As I wrote recently, the Biden administration has for months promised to advance a robust and comprehensive policy for the Indo-Pacific to counter China’s growing economic and strategic power in the region. A digital trade pact stands at the heart of that initiative. At this point, however, it’s “promises, promises” with no concrete results. Meanwhile, China has applied for membership in both the Comprehensive and Progressive Agreement for Trans-Pacific Partnership and the Digital Economic Partnership Agreement, which have the most advanced e-commerce provisions of any global digital trade deal.

China’s move may be a head fake, as it certainly could not sign up for these agreements’ legal obligations today.
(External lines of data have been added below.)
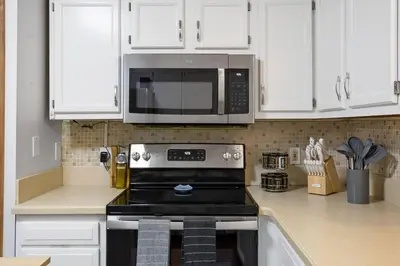 a kitchen with a stove and a microwave at Mountain Oasis Hot Tub Game Room Fire Pit in Pocono Summit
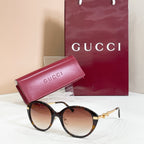 Black round sunglasses with gold-tone accents and brown-tinted lenses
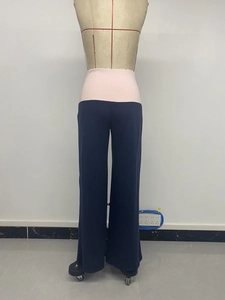 Detail view of contrast high waist pink waistband on brown wide leg lounge pants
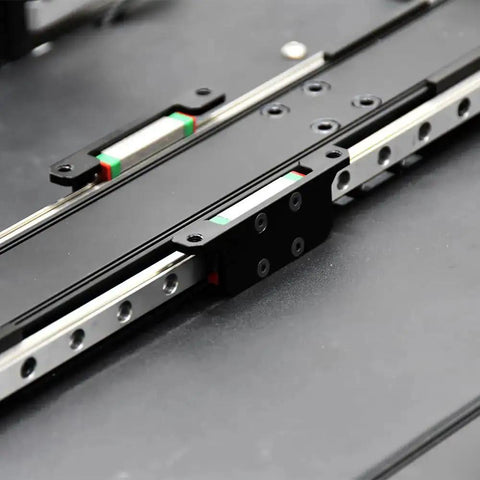 Close-up of Y Axis Linear Rail Upgrade for Ender 3 S1 Pro MGN9H showing stainless steel rail and beefed up bearings.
But the move does starkly illumine how US leadership on digital international rules has faltered in recent years. Two recent Chinese actions further underscore this point: Beijing just published a five-year digital economy plan to expand its global reach and enacted a cybersecurity law that will broadly regulate and restrict data generated by domestic and foreign companies within its boundaries.

While details of the Biden administration’s Indo-Pacific framework are still being negotiated internally, it is clear that digital policy has presented particularly difficult substantive and political challenges. From the outset, differing voices both inside and outside the administration have been divided on the goals and actual content of a US-led regional digital agreement. For brevity within this blog space, the progressive wing of the Democratic Party (both elected officials and interests groups) see a digital trade pact as furthering the interests of Big Tech, with whom they are at great odds. Within the administration, US Trade Representative Katherine Tai has been a conduit for these views, pitting her agency against the urgency pressed by officials of the State Department and National Security Council (A personal confrontation between Tai and National Security Adviser Jake Sullivan spilled out into the press last summer.)
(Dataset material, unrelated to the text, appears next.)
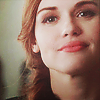 shopfront: Source: Teen Wolf. Close up of Lydia smiling with her chin raised. (TW - [Lydia] genius is sexy)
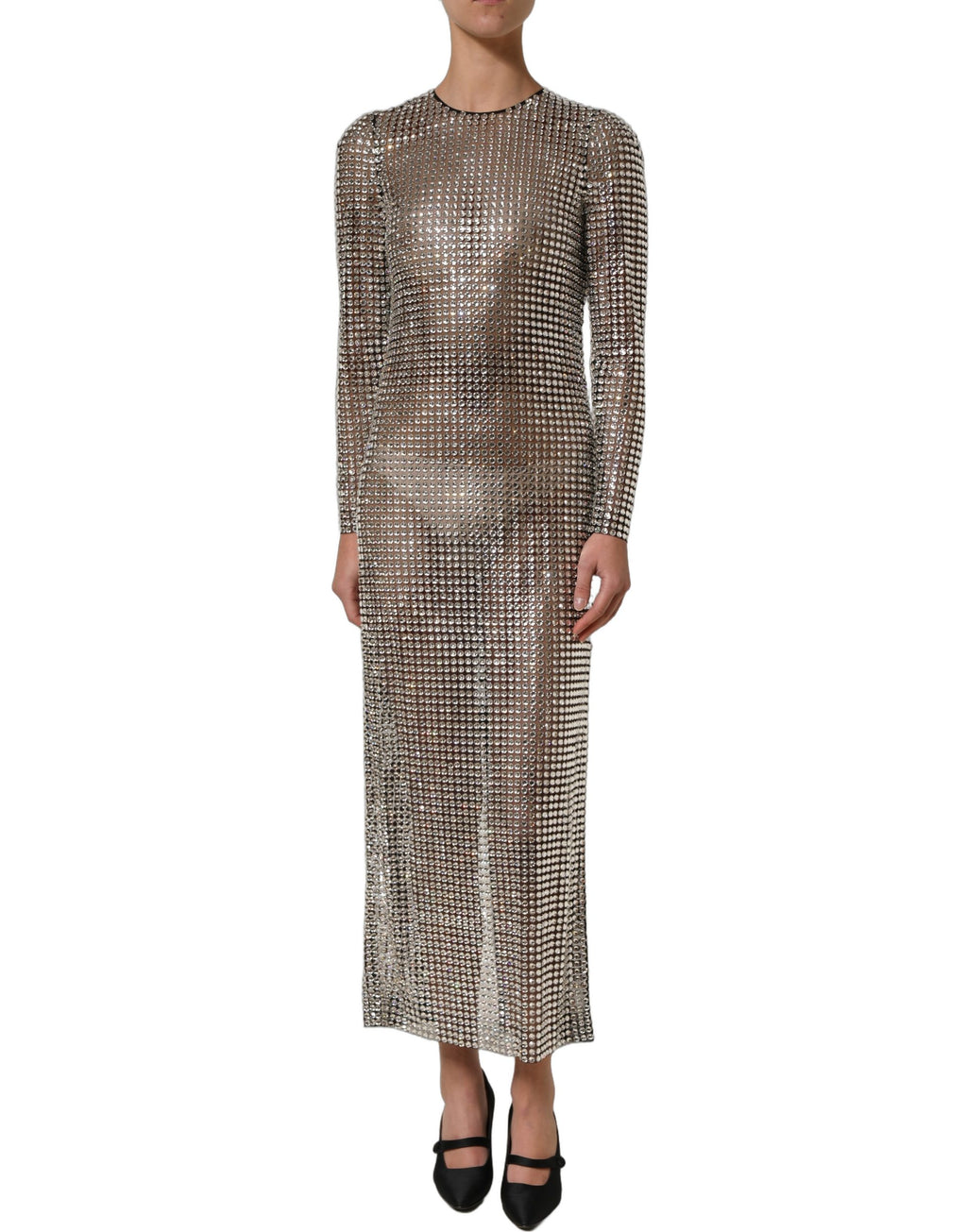 Robe longue beige Dolce & Gabbana ornée de cristaux, élégante et sophistiquée, avec des détails scintillants visibles sur la photo.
For Tai and the progressives, a digital agreement should carry forward the aims of a “worker-centric” trade policy with strong provisions on labor rights, inclusion and equity mandates, special incentives for small and medium-sized businesses, trade adjustment assistance, and strong privacy protections, among other social reform advances. Last-minute internal interagency deliberations are focused on some fusion of traditional digital rules (free flow of data, no localization) and progressive demands for social justice requirements as part of any US proposal.

The administration has described the upcoming Indo-Pacific plan as a “framework,” and Tai has suggested that the US-EU Trade and Technology Council (TTC) could serve as a model for the institutional portion of the administration’s upcoming plans — including the digital rules. But therein hangs a fundamental flaw in the US response: The TTC is an advisory body with no binding rulemaking authority. Ironically, both the US business community and the progressives want binding rules, though in very different areas and for very different reasons.
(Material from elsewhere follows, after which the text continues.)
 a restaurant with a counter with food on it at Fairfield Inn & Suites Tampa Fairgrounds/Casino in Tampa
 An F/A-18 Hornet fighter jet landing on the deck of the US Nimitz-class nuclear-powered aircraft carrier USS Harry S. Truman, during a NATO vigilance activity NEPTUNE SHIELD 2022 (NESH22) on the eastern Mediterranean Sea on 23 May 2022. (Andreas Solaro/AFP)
Fearing a political quagmire, however, the Biden administration has no plans to ask Congress to renew presidential authority to negotiate legally binding, enforceable trade agreements. A memo to US diplomats stated, “To be clear, this initiative will not include new market access commitments.” The fallback must be executive agreements which cannot change existing US law and can be amended or negated at will by future presidents. US trading partners in the Indo-Pacific will certainly be reluctant to commit to important advances on digital trade (or on other key areas) on such terms.

Clearly, there is a lot to be decided both substantively and politically, though at this point, the prospects of a game-changing US response in the Indo-Pacific appear dim. We will follow this as the Biden administration reveals the details of its long-awaited Indo-Pacific framework.